Tunca Bengin

Tunca Bengin

tunca.bengin@milliyet.com.tr

Tüm Yazıları

Ergenekon savcılarına, Genelkurmay eski Başkanı İlker Başbuğ’dan sonra bir soru da intihar eden Yarbay Ali Tatar’ın ağabeyi Ahmet Tatar’dan geldi:
“Amirallere suikast diye bir dava yoksa, benim kardeşim nerede?”
Deniz öğretmen Yarbay Ali Tatar 5 Aralık 2009’da tutuklandı. 16 Aralık’ta bırakıldı, bir gün sonra da hakkında yakalama kararı çıkarıldı. İntiharla sonlanan süreçte Yarbay Tatar’a neler sorulmadı ki;
“Teğmenlerin evinde bulunan mermiler amirallere suikastte mi kullanılacaktı? Çağdaş Yaşamı Destekleme Derneği ile ilgin var mı? Uyuşturucuya göz yumdun mu? Türk solu ile irtibatlı mısın? Teğmenleri organize ettin mi? Şener Eruygur ile Doğu Perinçek arasında köprü müsün?”
Ali Tatar’ın ölümünün üzerinden dört yıl geçti. Bakalım neler olmuş;
Aile, tutuklama kararı veren 11. Ağır Ceza Mahkemesi hakimleri Şeref Akçay, Metin Özçelik ve Savcı Süleyman Pehlivan hakkında İstanbul 5. Asliye Hukuk Mahkemesi’nde tazminat davası açtı. Dava sürerken yasa “Dava hakimlere değil devlete açılır” diye değişti. Hakimlerle ilgili dosya Yargıtay 4. Hukuk Dairesi’ne gitti. Savcıyla ilgili dava ise mahkemede kaldı. Ancak hem Yargıtay hem de mahkeme davaları reddetti. Şimdi her ikisi de temyizde. Oradan da sonuç alınamazsa aile önce Anayasa Mahkemesi’ne sonra da AİHM’ye gidecek.
Bir tazminat davası da bir gazeteye açıldı. Aile aldığı 10 bin 500 lirayı Çağdaş Yaşamı Destekleme Derneği’ne bağışladı. Ancak itiraz nedeniyle o dosya da tekrar Yargıtay incelemesinde.

Haberin Devamı


Ali Tatar

‘İdamdan farksız’
Dün Ahmet Tatar’a İlker Başbuğ’un Ergenekon savcılarına yönelttiği “Yarbay Ali Tatar’a karşı işlenen insanlık suçu için ne yaptınız?” sorusu hakkındaki düşüncelerini sordum. İlk sözü:
“İnsanları hukuksuzluk çemberinde bırakmak, hukuksuzluğa mahkum etmek idamdan farksız bana göre. O nedenle hak dağıtan insanlar açısından baktığında bu gerçekten bir insanlık suçu” oldu.
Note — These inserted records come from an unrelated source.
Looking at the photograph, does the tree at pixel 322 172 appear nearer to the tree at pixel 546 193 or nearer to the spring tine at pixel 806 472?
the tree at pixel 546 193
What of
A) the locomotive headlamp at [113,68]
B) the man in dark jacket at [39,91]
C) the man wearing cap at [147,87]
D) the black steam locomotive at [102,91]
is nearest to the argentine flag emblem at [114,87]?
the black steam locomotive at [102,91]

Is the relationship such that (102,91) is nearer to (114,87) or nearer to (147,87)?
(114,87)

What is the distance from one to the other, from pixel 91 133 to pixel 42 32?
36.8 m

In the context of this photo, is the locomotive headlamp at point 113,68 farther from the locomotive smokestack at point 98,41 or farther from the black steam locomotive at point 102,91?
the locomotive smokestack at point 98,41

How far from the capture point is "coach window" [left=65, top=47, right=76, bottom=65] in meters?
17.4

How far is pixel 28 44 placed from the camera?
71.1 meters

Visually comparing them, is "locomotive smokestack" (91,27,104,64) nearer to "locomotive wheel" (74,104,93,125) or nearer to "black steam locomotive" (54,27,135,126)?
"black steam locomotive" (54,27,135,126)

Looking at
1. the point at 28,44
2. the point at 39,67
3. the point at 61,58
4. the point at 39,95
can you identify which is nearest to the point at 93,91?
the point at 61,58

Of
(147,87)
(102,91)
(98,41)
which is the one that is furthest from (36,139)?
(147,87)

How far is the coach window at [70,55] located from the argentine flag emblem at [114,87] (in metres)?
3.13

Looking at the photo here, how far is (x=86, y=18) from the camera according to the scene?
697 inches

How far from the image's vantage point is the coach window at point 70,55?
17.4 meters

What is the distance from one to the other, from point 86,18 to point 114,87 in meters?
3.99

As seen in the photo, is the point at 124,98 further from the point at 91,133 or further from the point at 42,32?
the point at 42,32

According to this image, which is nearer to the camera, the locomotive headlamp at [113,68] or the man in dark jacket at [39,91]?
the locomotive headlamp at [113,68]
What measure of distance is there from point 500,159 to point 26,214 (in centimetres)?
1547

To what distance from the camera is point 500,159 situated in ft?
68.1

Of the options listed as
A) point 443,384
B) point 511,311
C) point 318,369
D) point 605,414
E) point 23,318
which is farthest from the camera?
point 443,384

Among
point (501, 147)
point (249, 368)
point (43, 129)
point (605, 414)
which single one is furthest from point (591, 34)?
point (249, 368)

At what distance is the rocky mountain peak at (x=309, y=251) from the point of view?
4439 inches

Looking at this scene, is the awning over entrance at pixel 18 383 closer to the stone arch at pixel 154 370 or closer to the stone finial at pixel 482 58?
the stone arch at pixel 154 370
Sonra da “Ama bunu sorgulayacak bir yol var mı bilmiyorum” dedi.
Ahmet Tatar umutsuz da olsa sonuna kadar gitmeye kararlıydı. Sözlerine şöyle devam etti:
“Hukuksal boyutta iki dava sürüyor. Çok umutlu değiliz. HSYK’ya yaptığımız başvurulardan da sonuç alamadık. Sözüm ona cevap veriyorlar ben de her seferinde cevaplarına yeni sorular ekleyerek geri gönderiyorum. Bakalım nereye kadar gidecek. Davamız, biz var olduğumuz sürece devam edecek. Hatta mahşerde bile. Bizim kin tutmak ya da öç almak gibi düşüncemiz yok. Bu yapımıza da ters. Tek isteğimiz tarihsel tespit. Ve bu hukuksuzluğun tekrar yaşanmaması. Yoksa bu insanların cezalandırılmasının bizim için gerçekten önemi yok.
Hâkim böyle bir dava yok diyor ama kapı gibi iddianamesi duruyor. Açık söylemek gerekirse bu dava unutturulmaya çalışılan bir dava. Ama hakimin böyle bir dava yok demesi de rastlantı değil. Çünkü kendileri de unutmak istiyorlar. Olayın saçmalığını kabul ettiler, hukuk garabatenin gölgesinden kaçmaya çalışıyorlar.
Onun için ben de soruyorum:
Benim kardeşimin canını aldınız. O zaman mantıklı bir cevap vermeniz gerekiyor. Herkes sorumluluktan kaçıyor. Dahası sorumlular ödüllendiriliyor. Bu dünyada, öbür dünyada bizim zalimlerin yakasından elimizi bırakmaya niyetimiz yok.”